ON Monday, media store HMV reported a fall in sales over the Christmas period, and said it remains concerned about its ability to continue trading in its current form.
A look at YouGov’s BrandIndex tells an interesting story about the problems the retailer faces. What we often see with companies that have financial difficulties is that they have long had problems with consumer perception, and bump along with very low or negative BrandIndex scores.
But HMV does not fit into that mould. It is by no means a high scorer but it is in a perfectly respectable place. Its Index score (a composite of six key measures) had been in the low +20s until it announced difficulties this time last year, which caused a drop into the mid-teens (generally around +17 but falling to +14 as its woe this Christmas became known).
The issue for HMV becomes clearer when we compare it with retail giant Amazon. The online retailer is one of BrandIndex’s best performers, with an Index score consistently in the high +50s, some 40 points ahead of HMV.

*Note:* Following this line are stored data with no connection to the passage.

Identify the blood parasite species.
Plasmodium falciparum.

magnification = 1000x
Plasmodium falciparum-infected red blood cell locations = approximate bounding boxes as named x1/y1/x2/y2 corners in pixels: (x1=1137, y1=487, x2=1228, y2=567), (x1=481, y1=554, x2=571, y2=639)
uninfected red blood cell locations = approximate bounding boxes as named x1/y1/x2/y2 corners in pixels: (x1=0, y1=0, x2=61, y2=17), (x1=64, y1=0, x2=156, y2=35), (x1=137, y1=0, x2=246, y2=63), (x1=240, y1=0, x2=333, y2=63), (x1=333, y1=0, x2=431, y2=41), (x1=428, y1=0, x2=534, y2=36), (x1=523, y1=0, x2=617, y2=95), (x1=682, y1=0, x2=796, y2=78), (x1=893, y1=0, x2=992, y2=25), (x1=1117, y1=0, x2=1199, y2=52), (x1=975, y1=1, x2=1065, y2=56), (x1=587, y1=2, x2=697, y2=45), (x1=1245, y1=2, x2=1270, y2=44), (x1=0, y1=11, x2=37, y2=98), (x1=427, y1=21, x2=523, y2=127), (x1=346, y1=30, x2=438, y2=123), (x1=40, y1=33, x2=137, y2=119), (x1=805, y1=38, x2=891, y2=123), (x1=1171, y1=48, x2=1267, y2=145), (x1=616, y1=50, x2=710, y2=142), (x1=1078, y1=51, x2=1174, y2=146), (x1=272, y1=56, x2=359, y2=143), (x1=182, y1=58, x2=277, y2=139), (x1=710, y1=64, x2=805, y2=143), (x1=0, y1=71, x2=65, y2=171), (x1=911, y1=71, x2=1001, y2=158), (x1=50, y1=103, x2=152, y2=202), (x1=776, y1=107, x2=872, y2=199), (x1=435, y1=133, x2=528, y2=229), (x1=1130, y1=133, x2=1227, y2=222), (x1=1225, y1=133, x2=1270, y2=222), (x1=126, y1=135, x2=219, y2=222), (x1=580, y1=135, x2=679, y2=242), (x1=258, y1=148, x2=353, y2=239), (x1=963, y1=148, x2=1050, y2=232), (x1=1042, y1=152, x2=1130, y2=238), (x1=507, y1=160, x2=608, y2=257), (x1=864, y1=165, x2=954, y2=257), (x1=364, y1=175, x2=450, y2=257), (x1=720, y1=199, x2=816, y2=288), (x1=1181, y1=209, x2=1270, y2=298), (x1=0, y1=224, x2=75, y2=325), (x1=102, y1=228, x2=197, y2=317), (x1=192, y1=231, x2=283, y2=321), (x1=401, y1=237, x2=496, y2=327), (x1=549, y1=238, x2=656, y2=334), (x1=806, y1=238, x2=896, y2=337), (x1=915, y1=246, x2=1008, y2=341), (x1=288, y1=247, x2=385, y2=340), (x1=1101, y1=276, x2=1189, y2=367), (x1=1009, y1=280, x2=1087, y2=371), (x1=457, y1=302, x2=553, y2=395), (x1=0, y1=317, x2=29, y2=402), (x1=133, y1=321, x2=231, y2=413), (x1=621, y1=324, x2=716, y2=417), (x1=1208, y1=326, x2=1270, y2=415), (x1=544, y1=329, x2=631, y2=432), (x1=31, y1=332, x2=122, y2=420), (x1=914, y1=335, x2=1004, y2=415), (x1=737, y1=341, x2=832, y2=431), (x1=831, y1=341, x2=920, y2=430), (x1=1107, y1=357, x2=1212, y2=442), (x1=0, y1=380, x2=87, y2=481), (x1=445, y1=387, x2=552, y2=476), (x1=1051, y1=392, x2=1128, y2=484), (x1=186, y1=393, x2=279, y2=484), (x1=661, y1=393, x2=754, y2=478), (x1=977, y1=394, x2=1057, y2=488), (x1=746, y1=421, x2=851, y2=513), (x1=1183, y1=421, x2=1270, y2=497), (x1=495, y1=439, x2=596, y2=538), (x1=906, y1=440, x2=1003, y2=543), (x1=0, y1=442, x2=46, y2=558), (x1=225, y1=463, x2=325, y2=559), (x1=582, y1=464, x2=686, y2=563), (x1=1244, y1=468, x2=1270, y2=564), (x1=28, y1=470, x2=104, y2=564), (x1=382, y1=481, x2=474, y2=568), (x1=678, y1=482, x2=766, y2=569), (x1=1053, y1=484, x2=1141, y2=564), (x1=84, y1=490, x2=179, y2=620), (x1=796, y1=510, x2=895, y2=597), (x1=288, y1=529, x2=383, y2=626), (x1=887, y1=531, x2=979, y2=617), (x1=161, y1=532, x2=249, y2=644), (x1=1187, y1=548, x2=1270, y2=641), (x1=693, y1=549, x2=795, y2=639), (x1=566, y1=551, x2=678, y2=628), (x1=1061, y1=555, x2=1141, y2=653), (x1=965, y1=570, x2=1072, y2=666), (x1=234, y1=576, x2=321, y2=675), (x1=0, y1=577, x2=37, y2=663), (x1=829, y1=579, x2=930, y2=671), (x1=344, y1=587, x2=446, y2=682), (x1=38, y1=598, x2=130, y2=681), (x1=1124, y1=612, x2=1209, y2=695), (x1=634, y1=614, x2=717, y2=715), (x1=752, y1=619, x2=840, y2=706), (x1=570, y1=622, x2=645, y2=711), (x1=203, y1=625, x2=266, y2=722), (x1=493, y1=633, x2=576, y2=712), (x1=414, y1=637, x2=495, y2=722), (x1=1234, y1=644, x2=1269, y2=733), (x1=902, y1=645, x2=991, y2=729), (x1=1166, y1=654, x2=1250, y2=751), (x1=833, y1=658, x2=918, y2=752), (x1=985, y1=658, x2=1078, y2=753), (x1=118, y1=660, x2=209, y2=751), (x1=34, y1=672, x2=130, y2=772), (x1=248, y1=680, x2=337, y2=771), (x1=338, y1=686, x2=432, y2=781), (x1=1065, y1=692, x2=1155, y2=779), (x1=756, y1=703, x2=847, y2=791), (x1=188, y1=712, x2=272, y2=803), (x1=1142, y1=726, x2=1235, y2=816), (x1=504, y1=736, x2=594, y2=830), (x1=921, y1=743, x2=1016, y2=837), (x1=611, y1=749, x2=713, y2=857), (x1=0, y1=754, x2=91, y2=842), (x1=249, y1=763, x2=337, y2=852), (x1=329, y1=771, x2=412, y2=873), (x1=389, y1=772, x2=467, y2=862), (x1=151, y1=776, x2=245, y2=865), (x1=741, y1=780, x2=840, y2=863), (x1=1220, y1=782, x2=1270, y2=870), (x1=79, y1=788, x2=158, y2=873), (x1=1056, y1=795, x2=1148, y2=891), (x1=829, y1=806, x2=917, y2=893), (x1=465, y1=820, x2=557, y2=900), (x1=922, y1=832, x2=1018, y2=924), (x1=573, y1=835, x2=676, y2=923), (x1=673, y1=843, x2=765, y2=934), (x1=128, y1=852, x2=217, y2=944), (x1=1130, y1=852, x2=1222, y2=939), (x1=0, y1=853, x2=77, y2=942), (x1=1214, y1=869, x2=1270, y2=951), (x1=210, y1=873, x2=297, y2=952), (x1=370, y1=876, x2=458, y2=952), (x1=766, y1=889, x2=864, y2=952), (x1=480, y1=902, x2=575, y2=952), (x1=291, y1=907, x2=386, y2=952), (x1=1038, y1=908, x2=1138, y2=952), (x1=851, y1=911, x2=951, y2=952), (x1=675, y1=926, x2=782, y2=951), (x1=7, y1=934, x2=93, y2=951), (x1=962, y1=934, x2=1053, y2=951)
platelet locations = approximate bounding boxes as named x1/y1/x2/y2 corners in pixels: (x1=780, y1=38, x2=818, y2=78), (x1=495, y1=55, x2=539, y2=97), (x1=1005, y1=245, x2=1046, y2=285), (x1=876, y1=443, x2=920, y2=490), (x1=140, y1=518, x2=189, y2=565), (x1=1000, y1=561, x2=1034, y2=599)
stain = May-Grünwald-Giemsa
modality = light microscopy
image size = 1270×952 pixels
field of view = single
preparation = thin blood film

If we turn our attention to Value, such a key measure in a sector where quality is largely a given, we see an even bigger disparity with Amazon on +56 and HMV on +5.
So the BrandIndex data shows that customers have a reasonable view of HMV, but have a considerably better view of Amazon. A clear lesson for high street retailers that compete with Amazon (or other online retailers) is that being the best on the high street is no longer enough. In order to survive they need to find a way of competing (particularly on value) with their online rivals as well.